In this exercise, print only the lines from the line with "Beautiful batik ethnic" to the last line of the data below, inclusive. Any pictures should be left out.

* Data shown
====================

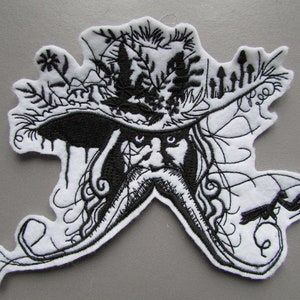 May include: An embroidered patch in white and black, depicting a stylized face with a long beard and a hat decorated with foliage. The design has intricate details and a whimsical, folk art style.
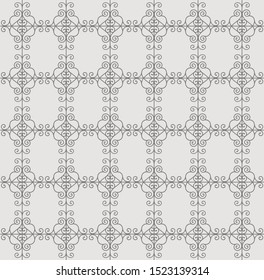 Beautiful batik ethnic seamless pattern, gray and dark neutral, stylish, for backgrounds, carpets, wallpapers, clothing, wrappers, fabrics, classic and vintage vector illustrations. floral, abstract.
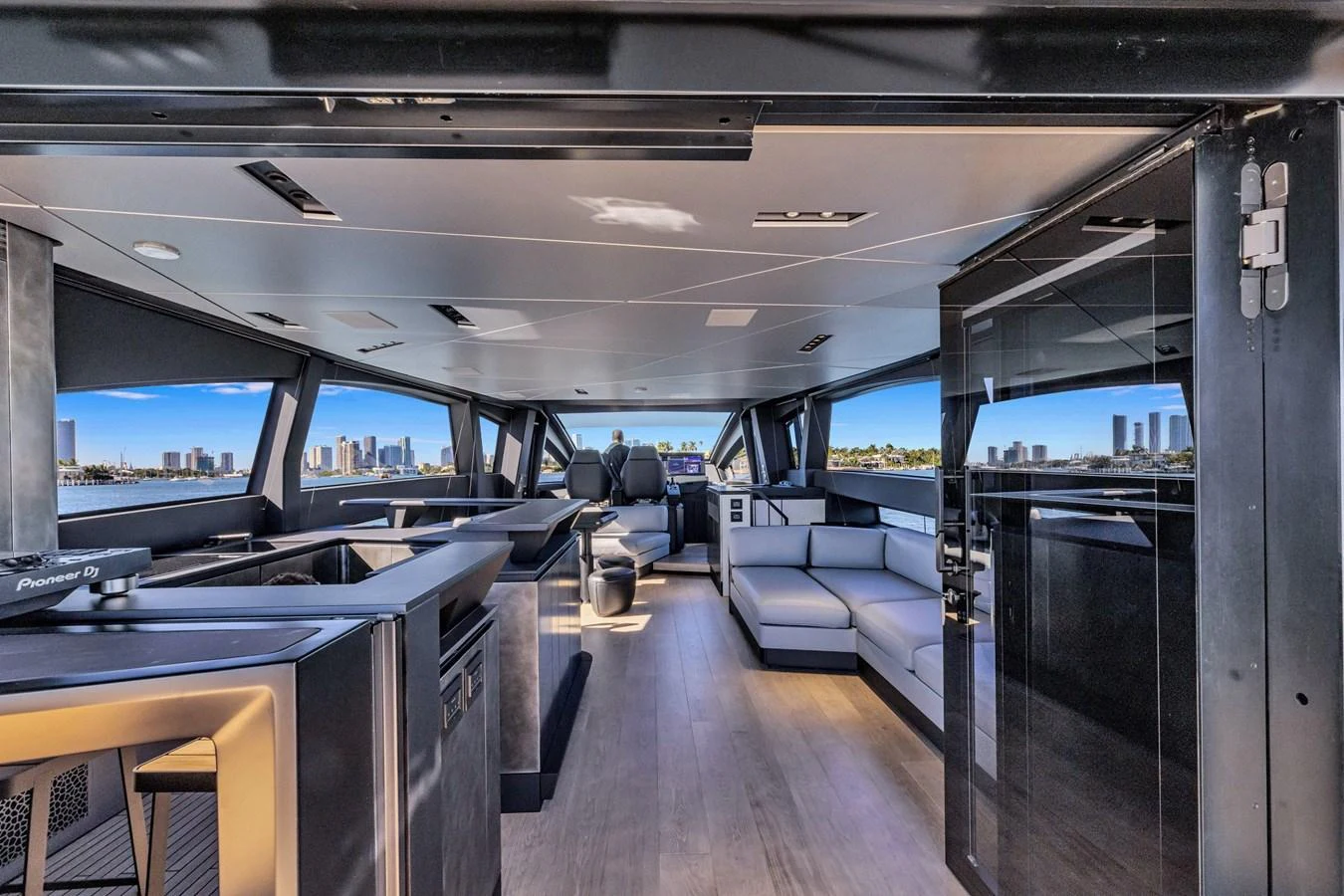 The yacht's salon features modern furnishings with panoramic windows offering stunning views. aboard CIAO Yacht for Sale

====================

* Final answer
 Beautiful batik ethnic seamless pattern, gray and dark neutral, stylish, for backgrounds, carpets, wallpapers, clothing, wrappers, fabrics, classic and vintage vector illustrations. floral, abstract.
 The yacht's salon features modern furnishings with panoramic windows offering stunning views. aboard CIAO Yacht for Sale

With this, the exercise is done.